The government says it will strengthen its Smoke-free Places Act to include protections from second-hand smoke.
“We looked carefully at how we could balance the legalization of cannabis with our goals to reduce smoking of any kind,” Justice Minister and Attorney General Mark Furey said in a press release.
“A stronger Smoke-free Places Act will ensure the appropriate restrictions are in place for cannabis, when legal, and tobacco.”
Although the province already prohibits smoking in all indoor public areas and workplaces, the new rules are set to target public areas close to schools and public venues.
Violation of any of the new rules carries a fine of up to $2,000.
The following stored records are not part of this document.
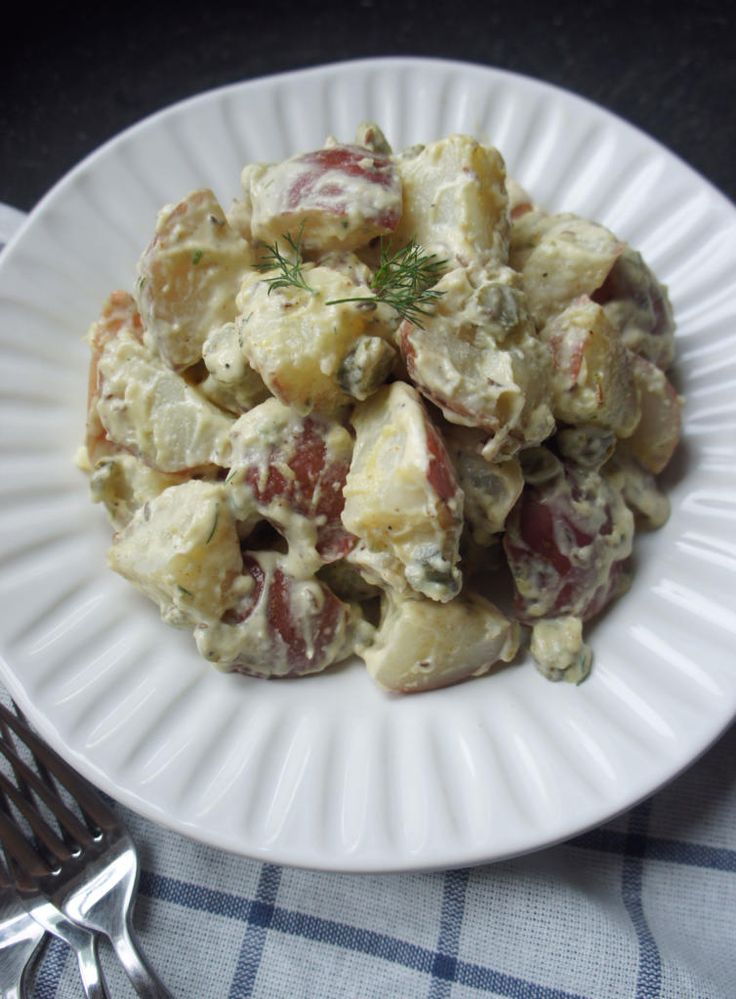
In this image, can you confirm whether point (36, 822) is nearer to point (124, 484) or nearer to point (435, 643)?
point (124, 484)

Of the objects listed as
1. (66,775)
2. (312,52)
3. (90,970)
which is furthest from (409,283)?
(312,52)

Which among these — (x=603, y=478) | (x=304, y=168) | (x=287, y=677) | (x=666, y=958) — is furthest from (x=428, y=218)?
(x=666, y=958)

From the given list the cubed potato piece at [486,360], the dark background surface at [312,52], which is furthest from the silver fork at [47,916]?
the dark background surface at [312,52]

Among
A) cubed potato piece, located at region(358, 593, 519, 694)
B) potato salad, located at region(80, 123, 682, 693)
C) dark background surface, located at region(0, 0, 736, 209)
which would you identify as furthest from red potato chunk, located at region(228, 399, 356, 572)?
dark background surface, located at region(0, 0, 736, 209)

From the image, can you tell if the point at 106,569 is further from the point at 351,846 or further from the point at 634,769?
the point at 634,769

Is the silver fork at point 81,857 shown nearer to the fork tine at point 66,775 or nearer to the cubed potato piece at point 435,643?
the fork tine at point 66,775

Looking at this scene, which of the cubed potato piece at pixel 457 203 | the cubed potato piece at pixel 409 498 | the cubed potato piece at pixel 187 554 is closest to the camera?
the cubed potato piece at pixel 409 498

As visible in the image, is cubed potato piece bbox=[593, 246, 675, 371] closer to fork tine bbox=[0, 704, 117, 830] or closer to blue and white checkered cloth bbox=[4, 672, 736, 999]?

According to the province, the proposed amendments will include no smoking or vaping of cannabis or tobacco:
- On or within 20 metres of playgrounds located in outdoor public spaces
- On or within 20 metres of publicly owned sport and recreation venues, located in outdoor public spaces
- On or within nine metres of public trails
- In provincial parks and on provincial beaches, except within the boundaries of a rented campsite
The province says it will also prohibit the use of cannabis in vehicles. The province says any cannabis will have to be stored in a closed, fastened package and out of reach to anyone in the vehicle.
The recommendations fall in line with what the Doctors Nova Scotia has recommended, which they revealed on Monday.
WATCH: Province reveals 9 NSLC outlets where Nova Scotians can buy cannabis in July
Municipalities in the province will be allowed to enact stricter regulations if they wish to.
“We have done a lot of work over the years to make non-smoking the norm in Nova Scotia,” said Health and Wellness Minister Randy Delorey in a statement.
“With cannabis legalization on the horizon, it is right that we have expanded the number and type of smoke-free places in Nova Scotia.”
The amendments will still permit Nova Scotians to smoke or vape cannabis at home and on private property, as well as leased apartments and certain outdoor public places.